Decode and inspect JWT tokens online without verification. Instantly view the header, payload claims, and expiration date — all processed locally in your browser.
What is JWT Decoder?
JWT Decoder is a free online tool that lets you decode JSON Web
Tokens (JWTs) without requiring a secret key or verification
step. A JWT consists of three parts separated by dots: a
Base64url-encoded header, a Base64url-encoded payload, and a
signature. This tool decodes the first two parts and displays
all claims in a structured table with human-readable timestamps
and expiry calculations.
When to use it?
Use the JWT Decoder whenever you need to quickly inspect the
contents of a JWT during development or debugging. It is
especially useful when troubleshooting authentication and
authorization flows, verifying that tokens contain the correct
claims before sending them to an API, or checking whether a
token has expired.
Common use cases
Developers commonly use JWT Decoder to inspect access tokens and
refresh tokens issued by OAuth 2.0 providers, debug
authentication middleware by verifying token payloads, check
token expiration times to understand session lifetimes, examine
custom claims embedded in tokens for role-based access control,
and validate that token headers specify the expected signing
algorithm.
JWT token structure explained
A JSON Web Token consists of three Base64URL-encoded parts separated by dots: the header, payload, and signature.

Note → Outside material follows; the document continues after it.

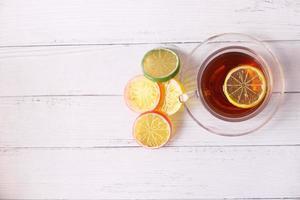 närbild av citronte på träbakgrund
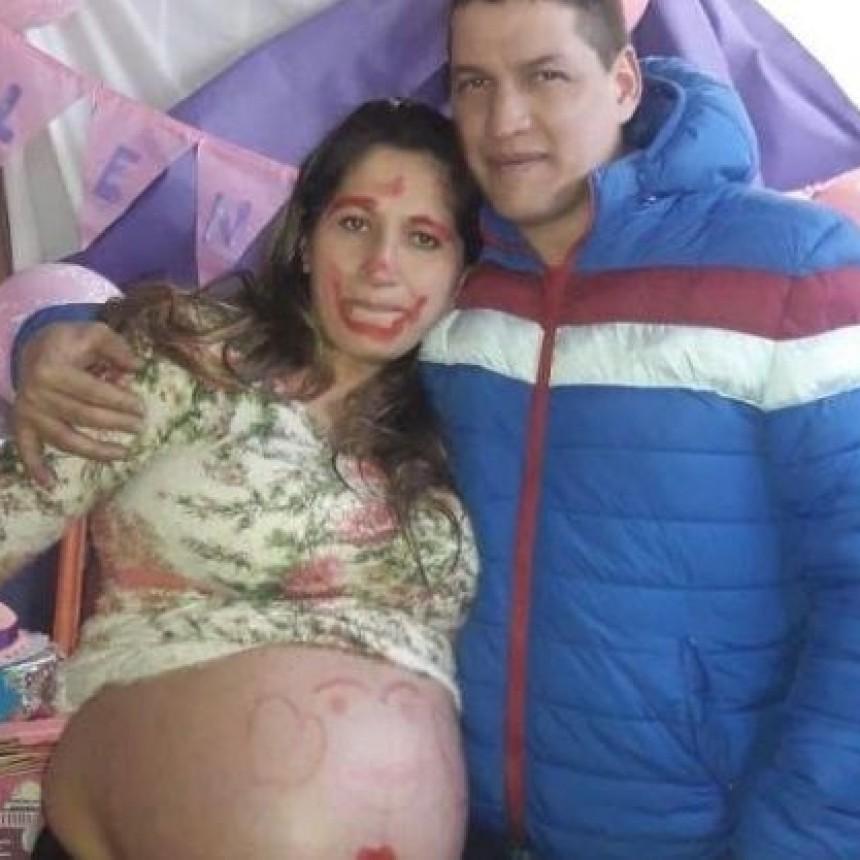 Entró embarazada de gemelas al hospital y le dieron un solo bebé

The header specifies the signing algorithm (typically HS256 or RS256) and the token type. The payload contains claims — standardized fields like iss (issuer), exp (expiration), sub (subject), and iat (issued at) — plus any custom data your application needs. The signature verifies that the token hasn't been tampered with by hashing the header and payload with a secret key or RSA private key.
HS256 vs RS256: Which algorithm to use
| Feature | HS256 (HMAC) | RS256 (RSA) |
| Key type | Shared secret | Public/private key pair |
| Verification | Requires the secret | Public key only |
| Performance | Faster | Slower (asymmetric) |
| Best for | Single-service apps | Microservices, OIDC, third-party verification |
Use HS256 when the same service creates and verifies tokens. Use RS256 when multiple services need to verify tokens without sharing a secret — common in OAuth 2.0 and OpenID Connect architectures.
JWT security best practices
Never store sensitive data like passwords in the JWT payload — it is encoded, not encrypted. Always set expiration times (exp) to limit the damage window if a token is compromised. Validate the alg header on the server side to prevent algorithm confusion attacks. Use HTTPS exclusively — JWTs in transit over HTTP can be intercepted and replayed. Store tokens in HttpOnly cookies instead of localStorage to prevent XSS-based theft. Implement token refresh flows so short-lived access tokens can be renewed without re-authentication.